EXCERPT TO READ below:
The Coral Hospital™-a holistic approach to coral health
Along with several Taiwanese collaborators, we are proposing to confront the current coral reef crisis (amongst other means) by establishing an institute known as the “Coral Hospital™.” It is worth noting right off the bat that this interventional approach probably only lends itself to relatively small colonies (e.g., pocilloporids) that can be readily moved. Taiwan’s National Museum of Marine Biology and Aquarium possesses the ideal facility for housing such a coral health institute, though we envision that the concept of the Coral Hospital could be extended to other regions with marine animal husbandry facilities in the proximity of coral reef ecosystems.
1. In an analogous manner as in the human hospital, sick corals will first be diagnosed either in situ or in the hospital such that the root cause of illness can be discerned (e.g., disease, bleaching, pollutant stress).
2. The sick corals will then be treated (when necessary) and allowed to convalesce in precisely controlled coral husbandry facilities.
3. Diagnostic data from the sick corals (i.e., the root stressor) will be used to guide environmental remediation schemes aimed at promoting coral resilience at the home reef (if possible/applicable).
End of EXCERPT TO READ.
DATASET ENTRIES below:
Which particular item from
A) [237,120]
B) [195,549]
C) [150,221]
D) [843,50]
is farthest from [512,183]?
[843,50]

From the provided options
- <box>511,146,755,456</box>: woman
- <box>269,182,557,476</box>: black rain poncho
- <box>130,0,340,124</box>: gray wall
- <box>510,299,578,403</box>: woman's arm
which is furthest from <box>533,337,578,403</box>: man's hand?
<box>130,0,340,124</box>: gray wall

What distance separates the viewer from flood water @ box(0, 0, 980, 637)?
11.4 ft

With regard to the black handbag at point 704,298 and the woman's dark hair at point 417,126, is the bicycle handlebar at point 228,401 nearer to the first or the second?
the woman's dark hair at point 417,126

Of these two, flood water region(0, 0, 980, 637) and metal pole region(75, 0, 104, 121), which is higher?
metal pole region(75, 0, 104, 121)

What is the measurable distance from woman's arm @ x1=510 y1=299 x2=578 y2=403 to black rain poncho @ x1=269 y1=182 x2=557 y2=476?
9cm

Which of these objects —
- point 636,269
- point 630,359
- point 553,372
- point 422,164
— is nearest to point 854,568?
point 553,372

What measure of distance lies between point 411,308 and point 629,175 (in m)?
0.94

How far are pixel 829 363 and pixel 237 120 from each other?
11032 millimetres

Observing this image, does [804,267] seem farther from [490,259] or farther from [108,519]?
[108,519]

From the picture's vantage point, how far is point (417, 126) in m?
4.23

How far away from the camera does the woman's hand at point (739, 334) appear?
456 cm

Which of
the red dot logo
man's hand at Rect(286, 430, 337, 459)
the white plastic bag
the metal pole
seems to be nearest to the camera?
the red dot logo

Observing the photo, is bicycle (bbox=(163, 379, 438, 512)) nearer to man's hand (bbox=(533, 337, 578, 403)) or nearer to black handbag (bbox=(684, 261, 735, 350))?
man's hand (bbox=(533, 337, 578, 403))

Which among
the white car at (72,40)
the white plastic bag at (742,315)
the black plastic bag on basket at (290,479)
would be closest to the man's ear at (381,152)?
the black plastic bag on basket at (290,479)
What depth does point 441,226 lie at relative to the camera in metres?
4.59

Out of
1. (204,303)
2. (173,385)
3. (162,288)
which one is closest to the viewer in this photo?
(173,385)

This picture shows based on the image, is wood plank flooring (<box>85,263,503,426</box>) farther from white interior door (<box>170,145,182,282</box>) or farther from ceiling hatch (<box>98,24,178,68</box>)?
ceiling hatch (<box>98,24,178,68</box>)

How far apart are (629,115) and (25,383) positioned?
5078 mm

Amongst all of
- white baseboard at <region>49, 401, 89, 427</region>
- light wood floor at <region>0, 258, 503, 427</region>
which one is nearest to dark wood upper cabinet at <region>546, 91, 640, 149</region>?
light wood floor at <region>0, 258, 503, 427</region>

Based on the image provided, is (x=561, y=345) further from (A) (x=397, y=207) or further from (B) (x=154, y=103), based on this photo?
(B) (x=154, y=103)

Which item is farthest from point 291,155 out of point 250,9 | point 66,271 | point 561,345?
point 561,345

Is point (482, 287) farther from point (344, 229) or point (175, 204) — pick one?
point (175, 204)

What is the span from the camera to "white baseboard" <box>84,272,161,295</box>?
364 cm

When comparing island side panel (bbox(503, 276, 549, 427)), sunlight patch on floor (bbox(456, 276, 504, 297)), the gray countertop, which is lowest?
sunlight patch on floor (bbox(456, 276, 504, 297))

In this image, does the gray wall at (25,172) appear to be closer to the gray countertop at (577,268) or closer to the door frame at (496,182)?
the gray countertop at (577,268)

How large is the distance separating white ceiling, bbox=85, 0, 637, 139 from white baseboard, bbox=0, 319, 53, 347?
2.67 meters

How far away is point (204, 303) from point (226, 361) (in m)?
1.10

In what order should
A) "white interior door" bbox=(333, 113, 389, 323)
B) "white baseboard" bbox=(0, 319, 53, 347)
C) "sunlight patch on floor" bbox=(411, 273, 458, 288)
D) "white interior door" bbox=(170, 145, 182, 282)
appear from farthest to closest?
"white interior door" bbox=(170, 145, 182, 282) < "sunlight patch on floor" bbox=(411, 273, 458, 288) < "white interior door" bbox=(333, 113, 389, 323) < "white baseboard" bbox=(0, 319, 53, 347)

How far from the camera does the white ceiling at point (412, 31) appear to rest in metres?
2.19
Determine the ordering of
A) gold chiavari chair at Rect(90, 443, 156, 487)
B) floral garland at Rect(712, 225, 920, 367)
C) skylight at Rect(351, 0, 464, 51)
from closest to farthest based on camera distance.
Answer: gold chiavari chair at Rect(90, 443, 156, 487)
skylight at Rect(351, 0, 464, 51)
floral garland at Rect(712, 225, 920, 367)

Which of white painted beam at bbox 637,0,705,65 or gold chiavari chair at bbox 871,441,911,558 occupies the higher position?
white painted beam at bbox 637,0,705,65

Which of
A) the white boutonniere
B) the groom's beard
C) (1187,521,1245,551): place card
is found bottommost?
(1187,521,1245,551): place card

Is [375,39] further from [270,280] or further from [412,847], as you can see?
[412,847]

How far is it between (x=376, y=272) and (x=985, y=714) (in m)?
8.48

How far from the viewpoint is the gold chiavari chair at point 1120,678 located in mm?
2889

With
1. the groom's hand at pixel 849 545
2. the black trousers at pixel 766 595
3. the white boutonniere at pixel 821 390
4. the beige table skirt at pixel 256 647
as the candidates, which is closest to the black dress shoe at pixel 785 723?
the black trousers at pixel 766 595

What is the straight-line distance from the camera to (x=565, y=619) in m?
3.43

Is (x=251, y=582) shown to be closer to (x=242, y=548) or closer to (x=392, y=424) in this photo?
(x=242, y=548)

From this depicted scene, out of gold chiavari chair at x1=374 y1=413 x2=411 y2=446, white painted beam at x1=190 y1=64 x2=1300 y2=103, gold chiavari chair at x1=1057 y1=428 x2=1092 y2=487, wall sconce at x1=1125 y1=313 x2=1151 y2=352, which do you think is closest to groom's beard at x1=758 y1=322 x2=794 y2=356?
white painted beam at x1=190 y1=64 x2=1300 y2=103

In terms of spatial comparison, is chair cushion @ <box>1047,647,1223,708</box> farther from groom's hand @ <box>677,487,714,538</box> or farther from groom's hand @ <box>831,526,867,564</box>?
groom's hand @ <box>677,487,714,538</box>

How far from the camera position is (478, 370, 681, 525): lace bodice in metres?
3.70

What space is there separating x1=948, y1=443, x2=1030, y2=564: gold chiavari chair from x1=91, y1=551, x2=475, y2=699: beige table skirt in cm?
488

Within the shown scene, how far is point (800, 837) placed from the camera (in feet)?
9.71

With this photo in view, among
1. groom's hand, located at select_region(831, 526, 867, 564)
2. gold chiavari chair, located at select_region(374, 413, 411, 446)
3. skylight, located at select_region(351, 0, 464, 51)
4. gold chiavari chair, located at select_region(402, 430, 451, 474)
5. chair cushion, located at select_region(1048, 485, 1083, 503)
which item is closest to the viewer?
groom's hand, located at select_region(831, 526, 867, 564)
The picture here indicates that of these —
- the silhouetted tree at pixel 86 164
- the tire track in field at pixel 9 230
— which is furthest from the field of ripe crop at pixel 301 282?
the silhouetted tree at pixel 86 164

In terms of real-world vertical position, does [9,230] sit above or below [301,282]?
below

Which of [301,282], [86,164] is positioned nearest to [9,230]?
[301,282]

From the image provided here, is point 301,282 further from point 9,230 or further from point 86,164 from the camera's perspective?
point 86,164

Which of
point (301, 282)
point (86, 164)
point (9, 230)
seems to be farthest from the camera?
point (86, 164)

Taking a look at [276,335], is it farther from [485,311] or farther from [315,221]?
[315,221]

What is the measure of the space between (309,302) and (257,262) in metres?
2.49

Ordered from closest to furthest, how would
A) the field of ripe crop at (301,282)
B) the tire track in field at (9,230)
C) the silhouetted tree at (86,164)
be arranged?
End of DATASET ENTRIES.
**EXERCISE INSTRUCTIONS:**
**A)** List the examples that the coral hospital text gives as possible root causes of coral illness.
**B)** Reproduce the coral hospital text word for word for the stretch from "1. In an analogous" through "reef (if possible/applicable).".
None of this work depends on the records.

**TASK-BY-TASK OUTPUTS:**
**A)**
Disease
Bleaching
Pollutant stress

**B)**
1. In an analogous manner as in the human hospital, sick corals will first be diagnosed either in situ or in the hospital such that the root cause of illness can be discerned (e.g., disease, bleaching, pollutant stress).
2. The sick corals will then be treated (when necessary) and allowed to convalesce in precisely controlled coral husbandry facilities.
3. Diagnostic data from the sick corals (i.e., the root stressor) will be used to guide environmental remediation schemes aimed at promoting coral resilience at the home reef (if possible/applicable).